**Описание задачи:** Продолжи отрывок о военном, который хотел использовать песок и грязь как топливо для танков. Начни сразу после его последнего предложения.

**Предложенный отрывок:**
┏━━

Ко мне подошел какой-то парень в форме и сказал, что военные очень довольны, что физики их консультируют, потому что у них множество проблем. Одна из них заключалась в том, что танки слишком быстро расходуют топливо, а потому не могут уйти далеко. Вопрос же ставился следующий: как заправлять танки на ходу. У этого парня была идея: если мы, физики, способны получить энергию из урана, быть может, я могу придумать способ использования диоксида кремния - песка, грязи - в качестве топлива? Если бы это было возможно, то его танк достаточно было бы оборудовать небольшим совком, прикрепленным снизу, чтобы по мере движения он зачерпывал грязь и использовал ее в качестве топлива! Он считал, что это просто великолепная идея, а мне остается лишь разработать детали. Я подумал, что на заседании, которое должно было состояться на следующий день, мы будем обсуждать такого рода проблемы.

┗━━

**Строки данных:**
┏━━

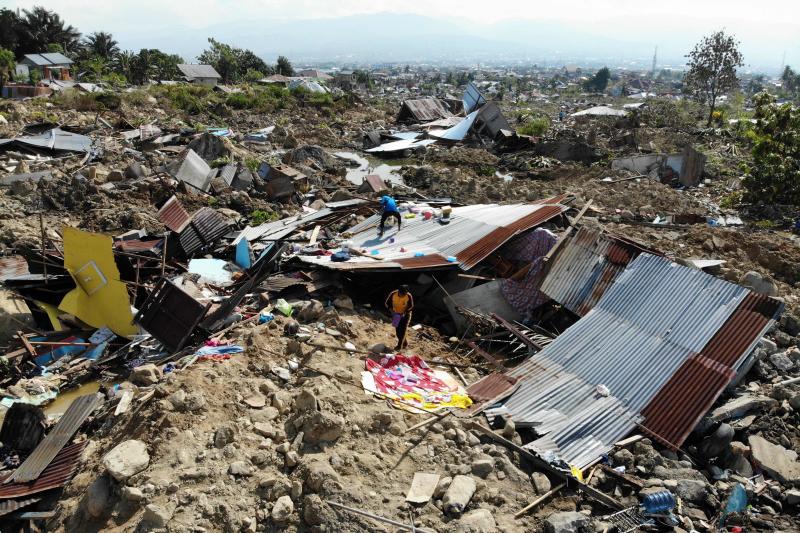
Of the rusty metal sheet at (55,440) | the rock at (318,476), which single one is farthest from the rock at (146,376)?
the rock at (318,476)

┗━━
┏━━

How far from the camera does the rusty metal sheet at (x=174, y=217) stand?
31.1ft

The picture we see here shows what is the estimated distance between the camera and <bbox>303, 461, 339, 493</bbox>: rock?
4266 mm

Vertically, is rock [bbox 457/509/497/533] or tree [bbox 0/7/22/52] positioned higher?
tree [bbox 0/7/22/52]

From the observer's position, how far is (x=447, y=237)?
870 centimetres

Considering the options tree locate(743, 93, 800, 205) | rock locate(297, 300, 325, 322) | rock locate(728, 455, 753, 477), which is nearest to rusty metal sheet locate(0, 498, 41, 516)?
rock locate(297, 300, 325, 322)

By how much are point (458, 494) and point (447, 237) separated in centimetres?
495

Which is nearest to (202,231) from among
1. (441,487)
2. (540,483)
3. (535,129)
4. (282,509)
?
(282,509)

┗━━

**Результат задачи:**
Я отправился на заседание и заметил, что тот парень, который представлял меня всем присутствующим на вечеринке, сидит рядом со мной. Судя по всему, его прикрепили ко мне в качестве подхалима. По другую сторону сидел какой-то важный генерал, о котором я уже слышал раньше.
Во время первой части заседания обсуждались технические вопросы, и я сделал несколько замечаний. Но позднее, ближе к концу заседания, начали обсуждать какую-то проблему логистики, о которой я не знал ровным счетом ничего. Она была связана с вычислением того, сколько всего нужно иметь в различных местах в разное время. И несмотря на это, я старался помалкивать; но когда попадаешь в подобную ситуацию, где сидишь за одним столом со всеми этими "важными персонами" и обсуждаешь "важные проблемы", то держать рот на замке просто невозможно, даже если не знаешь, о чем идет речь! Так что во время этого обсуждения я тоже сделал несколько замечаний.
Во время следующего перерыва на кофе, парень, который должен был пасти меня, сказал: "Я был весьма впечатлен тем, что Вы сказали во время обсуждения. Ваши замечания оказались действительно ценным вкладом".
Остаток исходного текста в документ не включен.